La boussole présentée mercredi s'appuie sur les recommandations du rapport publié l'année dernière par l'ancien commissaire européen Draghi. La Commission reconnaît que l'Europe a pris du retard au cours des vingt dernières années, et que la productivité croît plus rapidement aux États-Unis et en Chine. La présidente de la Commission, Ursula von der Leyen, a déclaré que l'UE doit surtout se concentrer sur « l'industrie propre » et « l'innovation ». Bruxelles ciblera également en particulier l'intelligence artificielle (IA).
La semaine dernière, lors du Forum économique de Davos, Von der Leyen avait déjà souligné que les pays de l'UE et l'industrie européenne – s'ils agissent ensemble – peuvent être beaucoup plus forts face à la concurrence étrangère.
Bien que l'UE respecte les objectifs internationaux préalablement fixés pour réduire la pollution de l'air, assurer un environnement plus propre et un climat plus sain, a expliqué Von der Leyen, un grand nombre de lois environnementales et climatiques seront assouplies ou simplifiées. Davantage d’exceptions seront également accordées aux petites et moyennes entreprises.
Les critiques affirment qu'avec cette orientation pro-entreprises, un recul et un démantèlement du Green Deal et des lois sur le climat sont engagés. En février, la Commission proposera de réduire d'au moins 25 % les directives européennes sur le reporting en matière de durabilité (CSRD), les chaînes d'approvisionnement (CSDDD) et la taxonomie.

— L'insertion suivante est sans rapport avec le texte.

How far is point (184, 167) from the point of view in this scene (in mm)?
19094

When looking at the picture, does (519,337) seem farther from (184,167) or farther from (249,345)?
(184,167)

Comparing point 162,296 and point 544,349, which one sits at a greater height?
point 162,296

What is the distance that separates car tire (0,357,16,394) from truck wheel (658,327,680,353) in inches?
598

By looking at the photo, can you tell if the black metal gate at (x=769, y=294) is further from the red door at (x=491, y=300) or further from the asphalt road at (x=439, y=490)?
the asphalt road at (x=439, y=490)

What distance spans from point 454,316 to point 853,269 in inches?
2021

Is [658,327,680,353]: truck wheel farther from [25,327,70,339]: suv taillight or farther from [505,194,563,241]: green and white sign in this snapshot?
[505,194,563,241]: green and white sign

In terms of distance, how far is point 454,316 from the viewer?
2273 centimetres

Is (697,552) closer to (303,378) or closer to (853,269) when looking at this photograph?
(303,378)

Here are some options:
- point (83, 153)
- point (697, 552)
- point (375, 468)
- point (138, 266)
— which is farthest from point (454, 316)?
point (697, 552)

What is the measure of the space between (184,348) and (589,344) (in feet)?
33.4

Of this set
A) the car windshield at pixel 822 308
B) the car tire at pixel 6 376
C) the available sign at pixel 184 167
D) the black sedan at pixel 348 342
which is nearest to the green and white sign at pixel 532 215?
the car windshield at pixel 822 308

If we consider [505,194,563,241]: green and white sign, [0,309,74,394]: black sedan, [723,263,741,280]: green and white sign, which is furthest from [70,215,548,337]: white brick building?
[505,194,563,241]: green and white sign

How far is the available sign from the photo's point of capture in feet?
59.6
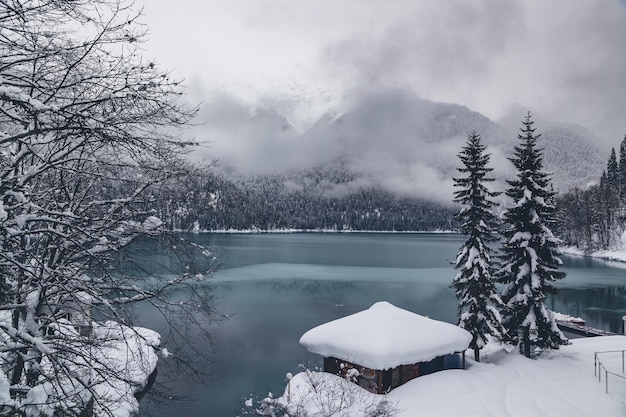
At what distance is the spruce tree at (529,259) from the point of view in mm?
24578

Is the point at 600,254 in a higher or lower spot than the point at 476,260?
lower

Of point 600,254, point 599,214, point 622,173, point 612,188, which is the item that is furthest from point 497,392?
point 622,173

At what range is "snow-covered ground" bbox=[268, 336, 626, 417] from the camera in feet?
53.5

Le Parti populaire européen (PPE), la plus grande faction au Parlement européen, a récemment appelé à deux ans de report et à une réduction de moitié de ces deux directives. Le nouveau commissaire à l’Industrie (français) Stéphane Séjourné envisage même peut-être d’abolir la responsabilité étendue des chaînes d’approvisionnement. « Le report constant et une mise en œuvre floue ne profitent ni à l’économie ni à la crédibilité politique », a déclaré Séjourné mercredi au Handelsblatt. Il est inacceptable que les entreprises restent dans l'incertitude.
La voie actuellement annoncée pour alléger les règles pour les entreprises ressemble beaucoup aux engagements antérieurs de Bruxelles visant à réduire l’administration et la bureaucratie dans la politique agricole européenne, notamment en matière de lois environnementales et climatiques. Cela répondait aux protestations des agriculteurs dans de nombreux pays de l’UE. Dans deux semaines, le nouveau commissaire à l'Agriculture, Christophe Hansen, présentera cette nouvelle politique de PAC.